Optimizing Hive Queries

This section describes optimizations related to Hive queries.

From Hive 3.1.1 (beta) onwards, Qubole supports merging small files at the end of MapReduce jobs and Tez DAGs.

AWS S3 Listing Optimization

As part of the split computation, Hive needs to list all files in the table’s S3 location. The implementation in Apache Hadoop for listing files in S3 is very slow. QDS incorporates optimizations to speed it up. The following parameter is enabled by default for an AWS implementation.

set fs.s3.inputpathprocessor=true;

Changing SerDe to DelimitedJSONSerDe for Results with Complex Datatypes

Qubole Hive converts all SELECT queries to INSERT-OVERWRITE-DIRECTORY (IOD) format to save results back to a Cloud location.

When writing data to a directory, Apache Hive uses LazySimpleSerde for serialization (writing) of results/data. But LazySimpleSerde does not honor a <key,value> structure and ignores keys. Honoring the keys plays an important role in displaying data-typed columns.

In Qubole Hive, setting hive.qubole.directory.serde=org.apache.hadoop.hive.serde2.DelimitedJSONSerDe changes the SerDe to DelimitedJSONSerDe, which honors more complex datatypes such as Maps and Arrays. This configuration when set, helps you to view and use query results with complex datatypes correctly.

Handling Direct Writes of INSERT OVERWRITE Query Results

For INSERT OVERWRITE queries, Qubole Hive allows you to directly write the results to S3. While Apache Hive writes data to a temporary location and move them to S3. In S3, moving data is expensive (involves copy and delete operations). So, directly writing the INSERT OVERWRITE query results to S3 is an optimization that Qubole Hive offers you. However, there is an issue that you may face while writing INSERT OVERWRITE query results to S3 that is described below.
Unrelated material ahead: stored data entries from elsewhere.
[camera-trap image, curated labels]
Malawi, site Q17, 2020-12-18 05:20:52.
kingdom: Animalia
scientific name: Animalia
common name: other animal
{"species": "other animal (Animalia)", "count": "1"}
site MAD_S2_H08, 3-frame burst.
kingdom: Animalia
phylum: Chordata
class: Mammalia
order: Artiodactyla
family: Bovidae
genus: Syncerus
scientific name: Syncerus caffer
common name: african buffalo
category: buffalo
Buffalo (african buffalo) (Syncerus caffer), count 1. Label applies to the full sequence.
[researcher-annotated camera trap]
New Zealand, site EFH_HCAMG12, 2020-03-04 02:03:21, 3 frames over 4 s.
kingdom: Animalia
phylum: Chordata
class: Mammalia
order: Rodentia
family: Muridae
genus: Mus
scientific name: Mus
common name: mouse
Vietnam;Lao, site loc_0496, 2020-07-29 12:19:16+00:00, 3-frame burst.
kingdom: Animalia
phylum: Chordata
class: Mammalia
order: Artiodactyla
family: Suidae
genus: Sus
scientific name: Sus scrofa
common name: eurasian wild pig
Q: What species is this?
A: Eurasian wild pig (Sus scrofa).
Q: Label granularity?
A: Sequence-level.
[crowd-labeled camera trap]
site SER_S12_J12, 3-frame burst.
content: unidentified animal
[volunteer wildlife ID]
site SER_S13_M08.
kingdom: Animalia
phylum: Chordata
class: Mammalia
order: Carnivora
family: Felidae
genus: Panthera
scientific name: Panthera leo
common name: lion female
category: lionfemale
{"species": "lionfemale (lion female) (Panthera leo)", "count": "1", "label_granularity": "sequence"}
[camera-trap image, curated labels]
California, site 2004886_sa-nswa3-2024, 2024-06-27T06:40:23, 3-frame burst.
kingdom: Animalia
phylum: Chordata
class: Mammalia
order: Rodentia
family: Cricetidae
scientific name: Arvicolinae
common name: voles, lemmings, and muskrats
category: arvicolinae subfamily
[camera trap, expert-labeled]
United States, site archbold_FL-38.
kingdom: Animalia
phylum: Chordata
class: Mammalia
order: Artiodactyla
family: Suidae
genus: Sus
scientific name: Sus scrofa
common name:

While writing to a partitioned and bucketed table using insert overwrite command, there is a good chance that multiple reducers simultaneously write the result file to a specific table’s location in S3. As it is an INSERT OVERWRITE command, the existing files written before the current job in the table’s location are deleted before the reducer tasks write new result files. In this situation, a scenario can occur where the delete request sent to S3 by one reduce task (say R1) gets throttled due to the S3 issue and by this time, another reduce task (say R2) deletes the old files and writes a new file. The delete request sent by reduce task R1 is now processed by S3 and it ends up deleting the file written by reduce task R2. To overcome this issue, Qubole provides an enhancement to avoid files from being deleted by reduce tasks. The enhancement is not enabled on the QDS account by default. To enable it on the account, create a ticket with Qubole Support.

When the enhancement is enabled, a prefix which is unique per job is added to the result files. This ensures that only old files which do not have the latest prefix are deleted. Thus it solves the data loss issue which can happen due to S3 throttling when multiple reducers try to simultaneously write query results.